Sunday, 31 May 2015

optimoptions


Answering some questions to better understand the behavior of optimoptions.
Although the answers have been discussed in [1], I am pasting some examples for clarity.
*I was using the terms solver/algorithm in the wrong context before. Solver names are functions such as lsqnonlin, fmincon, etc. and one solver can have multiple algorithms such as interior-point, lev-mar, etc. *

1) Is there an error or warning if optimoptions is used to assign an option not contained in the specified algorithm? 

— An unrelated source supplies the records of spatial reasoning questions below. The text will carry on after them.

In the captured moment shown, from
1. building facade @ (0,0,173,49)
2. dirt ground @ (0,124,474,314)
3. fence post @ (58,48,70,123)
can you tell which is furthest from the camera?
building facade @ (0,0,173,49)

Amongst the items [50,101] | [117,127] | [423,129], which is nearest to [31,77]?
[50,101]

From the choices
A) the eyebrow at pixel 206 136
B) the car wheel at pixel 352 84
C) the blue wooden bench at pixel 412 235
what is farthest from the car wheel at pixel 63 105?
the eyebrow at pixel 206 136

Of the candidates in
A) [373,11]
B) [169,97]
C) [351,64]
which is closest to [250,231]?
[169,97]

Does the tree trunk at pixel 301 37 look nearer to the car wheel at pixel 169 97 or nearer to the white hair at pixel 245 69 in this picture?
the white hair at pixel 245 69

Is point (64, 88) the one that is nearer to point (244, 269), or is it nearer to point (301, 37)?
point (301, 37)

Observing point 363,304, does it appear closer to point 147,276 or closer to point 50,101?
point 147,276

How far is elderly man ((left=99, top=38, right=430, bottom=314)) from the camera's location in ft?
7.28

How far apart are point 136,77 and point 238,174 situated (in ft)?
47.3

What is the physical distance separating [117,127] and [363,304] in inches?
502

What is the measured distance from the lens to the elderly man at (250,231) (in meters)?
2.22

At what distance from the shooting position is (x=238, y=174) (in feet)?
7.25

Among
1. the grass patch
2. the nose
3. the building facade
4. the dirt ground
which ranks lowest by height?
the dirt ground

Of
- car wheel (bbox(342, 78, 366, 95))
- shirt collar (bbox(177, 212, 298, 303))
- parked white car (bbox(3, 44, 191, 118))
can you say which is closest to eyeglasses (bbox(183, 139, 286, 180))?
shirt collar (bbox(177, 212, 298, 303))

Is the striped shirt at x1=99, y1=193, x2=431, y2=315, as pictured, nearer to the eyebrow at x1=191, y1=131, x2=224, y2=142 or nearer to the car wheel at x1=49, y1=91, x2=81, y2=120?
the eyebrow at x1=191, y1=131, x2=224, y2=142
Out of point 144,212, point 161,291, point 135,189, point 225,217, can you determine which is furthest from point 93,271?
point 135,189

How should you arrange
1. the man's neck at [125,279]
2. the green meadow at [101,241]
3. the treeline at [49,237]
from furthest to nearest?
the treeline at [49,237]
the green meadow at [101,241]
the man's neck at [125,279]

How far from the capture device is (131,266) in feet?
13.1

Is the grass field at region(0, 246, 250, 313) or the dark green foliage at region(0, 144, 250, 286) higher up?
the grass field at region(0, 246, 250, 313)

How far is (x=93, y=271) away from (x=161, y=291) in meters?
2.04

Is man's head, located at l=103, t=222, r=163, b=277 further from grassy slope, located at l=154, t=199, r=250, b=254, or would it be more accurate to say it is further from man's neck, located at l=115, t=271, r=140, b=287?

If the option belongs to a different algorithm of the solver, Matlab stores it as options "not" used by the current algorithm so if we change the algorithm to which the option belongs, we do not need to set it again. 

For eg. The default algorithm of lsqnonlin is trust-region-reflective but when I try to set the option 'ScaleProblem' which is specific to 'levenberg-marquardt' algorithm, I get: 

opts = optimoptions ('lsqnonlin', 'ScaleProblem', 'Jacobian')

opts = 

  lsqnonlin options:

   Options used by current Algorithm ('trust-region-reflective'):
   (Other available algorithms: 'levenberg-marquardt')

   Set by user:
     No options set by user.

   Default:

 Algorithm: 'trust-region-reflective'
    DerivativeCheck: 'off'
     .               .  
     .               .  
     .               .  
     .               .  
    TolX: 1.0000e-06

   Show options not used by current Algorithm ('trust-region-reflective')

Set by user:
    ScaleProblem: 'jacobian'

This gives the same result using dot notation:

opts = optimoptions ('lsqnonlin')
opts.ScaleProblem = 'Jacobian'

2) ... or to assign an option that does not exist in the specified solver or any solver?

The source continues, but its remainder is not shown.